** START Text shown **

American Honda Finance Corp.

10/21/2024 | Press release | Distributed by Public on 10/21/2024 15:13

Free Writing Prospectus - Form FWP

FWP

Filed Pursuant to Rule 433

Registration No. 333-266775

Pricing Term Sheet

October 21, 2024

Issuer: American Honda Finance Corporation
Security: Floating Rate Medium-Term Notes, Series A
Issuer Senior Long-Term Debt Ratings*:

Moody's Investors Service, Inc.: A3 (stable outlook)

Standard & Poor's Ratings Services: A- (stable outlook)

CUSIP/ISIN: 02665WFS5 / US02665WFS52
Trade Date: October 21, 2024
Original Issue Date**: October 23, 2024 (T+2)
Stated Maturity Date: October 22, 2027
Principal Amount: $300,000,000
Interest Category: Regular Floating Rate Note
Interest Rate Basis: Compounded SOFR
Initial Interest Rate: The initial interest rate will be based on Compounded SOFR determined on January 17, 2025 plus the Spread, accruing from October 23, 2024
Minimum Interest Rate: 0.000%
Initial Interest Reset Date: January 22, 2025
Interest Reset Dates: Each Interest Payment Date
Interest Determination Date: The second U.S. Government Securities Business Day preceding each Interest Reset Date
Interest Period: The period from and including an Interest Payment Date (or, in the case of the first Interest Period, the Original Issue Date) to, but excluding, the next Interest Payment Date (or, in the case of the final Interest Period, the Stated Maturity Date).

** END Text shown **

● Set of tasks
[a] What principal amount does the pricing term sheet give for the floating rate notes?
[b] Pick up the pricing term sheet for the Honda floating rate notes after its final entry, on the interest period, and write the entries that would follow in the same format.

** START Listed entries **

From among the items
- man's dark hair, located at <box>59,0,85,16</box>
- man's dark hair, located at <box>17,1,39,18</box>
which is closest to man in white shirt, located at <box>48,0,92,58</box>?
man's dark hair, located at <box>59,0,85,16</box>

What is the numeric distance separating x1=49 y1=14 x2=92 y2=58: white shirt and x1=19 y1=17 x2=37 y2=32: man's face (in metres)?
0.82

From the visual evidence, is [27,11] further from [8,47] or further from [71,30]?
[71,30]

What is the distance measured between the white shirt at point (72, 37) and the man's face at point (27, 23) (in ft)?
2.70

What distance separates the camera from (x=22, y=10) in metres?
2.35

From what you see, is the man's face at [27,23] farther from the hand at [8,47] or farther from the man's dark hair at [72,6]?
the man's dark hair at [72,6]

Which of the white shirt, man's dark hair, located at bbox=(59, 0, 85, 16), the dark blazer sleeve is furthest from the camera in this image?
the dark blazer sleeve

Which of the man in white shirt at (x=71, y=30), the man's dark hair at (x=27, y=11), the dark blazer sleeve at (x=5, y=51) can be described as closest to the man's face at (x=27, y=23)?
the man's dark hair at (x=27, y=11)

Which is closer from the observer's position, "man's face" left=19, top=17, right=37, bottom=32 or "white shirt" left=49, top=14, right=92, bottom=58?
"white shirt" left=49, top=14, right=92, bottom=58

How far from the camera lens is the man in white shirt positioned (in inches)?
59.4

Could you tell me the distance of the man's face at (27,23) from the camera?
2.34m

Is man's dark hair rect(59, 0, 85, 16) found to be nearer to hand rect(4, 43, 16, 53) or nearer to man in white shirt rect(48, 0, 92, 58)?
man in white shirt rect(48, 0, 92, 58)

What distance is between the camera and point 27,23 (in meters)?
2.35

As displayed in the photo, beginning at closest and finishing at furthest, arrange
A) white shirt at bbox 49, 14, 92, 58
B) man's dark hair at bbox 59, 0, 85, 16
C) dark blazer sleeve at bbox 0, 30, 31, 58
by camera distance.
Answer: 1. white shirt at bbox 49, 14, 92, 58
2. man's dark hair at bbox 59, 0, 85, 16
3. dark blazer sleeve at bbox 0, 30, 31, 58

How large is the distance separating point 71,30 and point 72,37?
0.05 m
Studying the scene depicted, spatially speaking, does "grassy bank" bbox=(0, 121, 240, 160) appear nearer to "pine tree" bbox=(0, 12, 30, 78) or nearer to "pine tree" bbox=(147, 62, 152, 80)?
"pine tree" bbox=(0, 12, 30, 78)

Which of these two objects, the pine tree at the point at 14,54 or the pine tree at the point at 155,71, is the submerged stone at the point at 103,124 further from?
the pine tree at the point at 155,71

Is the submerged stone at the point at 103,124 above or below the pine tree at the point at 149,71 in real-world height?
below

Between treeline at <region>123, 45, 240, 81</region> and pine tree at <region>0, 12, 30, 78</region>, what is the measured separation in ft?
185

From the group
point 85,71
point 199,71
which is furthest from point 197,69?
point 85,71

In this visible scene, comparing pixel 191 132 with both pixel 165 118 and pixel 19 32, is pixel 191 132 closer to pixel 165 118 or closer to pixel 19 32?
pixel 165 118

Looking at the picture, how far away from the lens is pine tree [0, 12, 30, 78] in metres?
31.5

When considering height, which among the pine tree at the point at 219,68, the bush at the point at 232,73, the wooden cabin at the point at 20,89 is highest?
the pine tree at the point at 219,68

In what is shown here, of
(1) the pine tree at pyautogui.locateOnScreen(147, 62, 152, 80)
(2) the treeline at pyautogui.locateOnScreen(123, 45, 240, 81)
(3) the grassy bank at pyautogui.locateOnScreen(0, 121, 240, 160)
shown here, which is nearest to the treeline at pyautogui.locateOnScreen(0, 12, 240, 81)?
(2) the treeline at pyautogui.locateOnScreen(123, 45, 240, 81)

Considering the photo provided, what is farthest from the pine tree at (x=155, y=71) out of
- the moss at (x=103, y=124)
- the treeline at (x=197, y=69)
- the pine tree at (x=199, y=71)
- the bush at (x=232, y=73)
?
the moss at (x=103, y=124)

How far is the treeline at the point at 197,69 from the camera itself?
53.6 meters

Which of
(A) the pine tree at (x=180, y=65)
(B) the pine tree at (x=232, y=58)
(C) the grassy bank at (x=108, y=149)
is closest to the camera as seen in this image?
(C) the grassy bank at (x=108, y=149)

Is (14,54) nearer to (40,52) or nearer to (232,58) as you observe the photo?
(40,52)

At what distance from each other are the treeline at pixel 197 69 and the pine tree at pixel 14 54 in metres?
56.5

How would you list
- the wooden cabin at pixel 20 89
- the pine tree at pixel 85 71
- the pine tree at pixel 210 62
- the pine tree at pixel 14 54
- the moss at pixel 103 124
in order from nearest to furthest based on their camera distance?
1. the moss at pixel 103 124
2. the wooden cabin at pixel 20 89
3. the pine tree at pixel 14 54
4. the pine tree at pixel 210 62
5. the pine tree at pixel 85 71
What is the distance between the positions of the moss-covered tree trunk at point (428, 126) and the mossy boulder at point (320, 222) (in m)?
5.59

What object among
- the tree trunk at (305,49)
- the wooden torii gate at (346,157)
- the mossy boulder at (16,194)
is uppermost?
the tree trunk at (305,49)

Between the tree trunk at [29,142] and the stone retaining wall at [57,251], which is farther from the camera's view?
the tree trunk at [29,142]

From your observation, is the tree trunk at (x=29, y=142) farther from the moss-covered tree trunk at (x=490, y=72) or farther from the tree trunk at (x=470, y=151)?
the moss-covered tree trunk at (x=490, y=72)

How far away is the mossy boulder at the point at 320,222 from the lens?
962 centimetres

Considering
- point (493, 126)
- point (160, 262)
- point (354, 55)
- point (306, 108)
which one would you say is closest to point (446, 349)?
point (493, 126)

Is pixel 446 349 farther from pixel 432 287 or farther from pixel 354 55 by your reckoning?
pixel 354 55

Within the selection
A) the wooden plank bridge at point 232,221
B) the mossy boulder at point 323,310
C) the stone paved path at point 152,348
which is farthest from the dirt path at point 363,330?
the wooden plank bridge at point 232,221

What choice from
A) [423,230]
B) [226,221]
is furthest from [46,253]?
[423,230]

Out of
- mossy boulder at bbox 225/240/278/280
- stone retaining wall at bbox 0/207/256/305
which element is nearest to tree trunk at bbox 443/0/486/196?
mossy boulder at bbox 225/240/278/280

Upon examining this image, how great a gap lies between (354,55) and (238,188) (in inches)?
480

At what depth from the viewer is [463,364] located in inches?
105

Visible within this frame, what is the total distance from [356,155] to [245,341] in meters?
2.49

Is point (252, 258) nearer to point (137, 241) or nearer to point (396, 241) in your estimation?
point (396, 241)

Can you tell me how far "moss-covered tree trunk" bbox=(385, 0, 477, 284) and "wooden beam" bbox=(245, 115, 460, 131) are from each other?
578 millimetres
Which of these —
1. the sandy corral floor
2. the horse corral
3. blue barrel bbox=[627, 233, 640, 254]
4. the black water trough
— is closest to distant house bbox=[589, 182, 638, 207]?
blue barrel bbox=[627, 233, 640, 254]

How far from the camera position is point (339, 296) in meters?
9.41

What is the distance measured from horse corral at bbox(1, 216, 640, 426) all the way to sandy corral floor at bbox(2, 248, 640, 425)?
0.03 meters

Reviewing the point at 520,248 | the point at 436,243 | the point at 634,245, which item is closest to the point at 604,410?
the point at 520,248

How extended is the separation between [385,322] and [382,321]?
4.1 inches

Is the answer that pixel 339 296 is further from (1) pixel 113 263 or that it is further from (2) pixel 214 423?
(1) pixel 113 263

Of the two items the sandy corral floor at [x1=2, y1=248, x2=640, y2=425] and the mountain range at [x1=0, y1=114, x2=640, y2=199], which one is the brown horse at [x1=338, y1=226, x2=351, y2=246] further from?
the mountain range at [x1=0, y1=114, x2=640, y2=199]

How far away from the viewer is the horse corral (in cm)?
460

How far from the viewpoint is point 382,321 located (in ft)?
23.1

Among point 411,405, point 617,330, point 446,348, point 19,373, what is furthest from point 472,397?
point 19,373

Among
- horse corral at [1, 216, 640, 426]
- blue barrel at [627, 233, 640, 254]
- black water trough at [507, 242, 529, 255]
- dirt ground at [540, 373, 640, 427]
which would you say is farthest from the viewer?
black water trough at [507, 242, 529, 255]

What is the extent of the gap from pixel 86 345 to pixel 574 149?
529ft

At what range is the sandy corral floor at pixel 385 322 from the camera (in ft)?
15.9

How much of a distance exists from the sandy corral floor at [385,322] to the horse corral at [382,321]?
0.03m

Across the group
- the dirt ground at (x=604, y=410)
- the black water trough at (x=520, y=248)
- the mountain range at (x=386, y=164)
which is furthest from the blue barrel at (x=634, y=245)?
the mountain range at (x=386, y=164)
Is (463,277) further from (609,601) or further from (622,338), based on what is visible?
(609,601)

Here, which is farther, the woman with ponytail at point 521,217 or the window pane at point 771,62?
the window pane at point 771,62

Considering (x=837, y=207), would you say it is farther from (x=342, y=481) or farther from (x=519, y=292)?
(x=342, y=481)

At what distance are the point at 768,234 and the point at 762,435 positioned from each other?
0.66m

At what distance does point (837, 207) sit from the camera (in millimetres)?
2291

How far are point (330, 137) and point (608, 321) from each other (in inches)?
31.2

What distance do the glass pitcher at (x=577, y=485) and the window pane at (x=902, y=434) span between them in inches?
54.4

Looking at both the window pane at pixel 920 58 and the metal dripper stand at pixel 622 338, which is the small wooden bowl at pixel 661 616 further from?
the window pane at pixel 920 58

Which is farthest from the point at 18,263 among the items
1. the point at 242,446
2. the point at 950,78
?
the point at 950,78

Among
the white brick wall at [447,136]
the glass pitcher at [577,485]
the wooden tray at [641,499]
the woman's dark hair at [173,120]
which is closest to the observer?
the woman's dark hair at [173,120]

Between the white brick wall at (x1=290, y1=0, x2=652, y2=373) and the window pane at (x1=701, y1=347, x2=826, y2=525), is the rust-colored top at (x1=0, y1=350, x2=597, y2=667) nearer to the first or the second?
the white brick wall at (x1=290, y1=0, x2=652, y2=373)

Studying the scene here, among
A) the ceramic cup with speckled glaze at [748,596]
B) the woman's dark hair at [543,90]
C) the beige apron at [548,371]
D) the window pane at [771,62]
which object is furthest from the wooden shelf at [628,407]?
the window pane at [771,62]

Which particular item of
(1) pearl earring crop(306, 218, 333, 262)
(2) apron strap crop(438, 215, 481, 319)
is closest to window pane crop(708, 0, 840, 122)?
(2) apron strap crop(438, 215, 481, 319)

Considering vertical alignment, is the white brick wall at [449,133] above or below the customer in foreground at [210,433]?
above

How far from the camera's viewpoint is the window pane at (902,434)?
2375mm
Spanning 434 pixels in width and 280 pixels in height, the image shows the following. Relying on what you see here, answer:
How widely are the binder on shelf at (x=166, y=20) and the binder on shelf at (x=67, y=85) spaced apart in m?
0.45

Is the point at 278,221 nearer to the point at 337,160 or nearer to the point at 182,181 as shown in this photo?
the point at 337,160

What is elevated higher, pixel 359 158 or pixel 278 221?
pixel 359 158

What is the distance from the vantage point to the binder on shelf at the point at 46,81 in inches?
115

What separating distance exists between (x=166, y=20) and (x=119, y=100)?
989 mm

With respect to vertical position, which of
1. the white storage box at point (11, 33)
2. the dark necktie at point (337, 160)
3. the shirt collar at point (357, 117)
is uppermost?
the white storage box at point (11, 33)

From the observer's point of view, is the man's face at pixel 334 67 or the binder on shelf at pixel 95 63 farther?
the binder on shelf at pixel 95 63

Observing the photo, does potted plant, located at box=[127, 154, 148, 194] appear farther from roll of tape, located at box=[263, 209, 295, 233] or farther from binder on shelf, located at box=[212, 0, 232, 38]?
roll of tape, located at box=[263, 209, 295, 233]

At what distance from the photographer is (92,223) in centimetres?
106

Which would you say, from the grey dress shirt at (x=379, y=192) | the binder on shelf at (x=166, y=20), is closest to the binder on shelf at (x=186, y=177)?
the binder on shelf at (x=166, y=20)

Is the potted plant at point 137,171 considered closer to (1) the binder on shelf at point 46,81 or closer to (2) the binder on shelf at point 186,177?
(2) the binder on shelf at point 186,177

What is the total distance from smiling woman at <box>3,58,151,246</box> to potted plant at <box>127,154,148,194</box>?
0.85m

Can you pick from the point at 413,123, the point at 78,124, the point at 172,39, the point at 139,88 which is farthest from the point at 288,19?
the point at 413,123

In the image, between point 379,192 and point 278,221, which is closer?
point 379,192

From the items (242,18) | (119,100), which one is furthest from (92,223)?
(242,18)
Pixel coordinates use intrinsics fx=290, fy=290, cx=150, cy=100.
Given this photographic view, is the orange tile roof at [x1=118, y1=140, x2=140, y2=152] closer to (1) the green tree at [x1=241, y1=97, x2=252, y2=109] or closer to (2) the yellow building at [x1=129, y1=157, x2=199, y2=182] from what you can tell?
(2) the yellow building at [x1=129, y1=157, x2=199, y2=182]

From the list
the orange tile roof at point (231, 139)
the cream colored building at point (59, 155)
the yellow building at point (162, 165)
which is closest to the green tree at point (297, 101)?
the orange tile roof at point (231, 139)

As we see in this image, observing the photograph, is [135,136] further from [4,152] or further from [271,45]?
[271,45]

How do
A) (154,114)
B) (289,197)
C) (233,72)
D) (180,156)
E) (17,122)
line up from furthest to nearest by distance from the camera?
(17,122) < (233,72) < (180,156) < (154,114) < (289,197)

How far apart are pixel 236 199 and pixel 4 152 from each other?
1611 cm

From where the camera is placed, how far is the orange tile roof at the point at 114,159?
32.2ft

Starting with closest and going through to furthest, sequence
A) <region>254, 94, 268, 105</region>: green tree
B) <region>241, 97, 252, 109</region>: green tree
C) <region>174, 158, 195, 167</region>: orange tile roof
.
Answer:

** END Listed entries **

● Answers per task
[a] $300,000,000

[b]
Observation Period: The period from and including two U.S. Government Securities Business Days preceding an Interest Payment Date to but excluding two U.S. Government Securities Business Days preceding the next Interest Payment Date, provided that the first Observation Period shall be from and including two U.S. Government Securities Business Days preceding the Original Issue Date to but excluding two U.S. Government Securities Business Days preceding the first Interest Payment Date.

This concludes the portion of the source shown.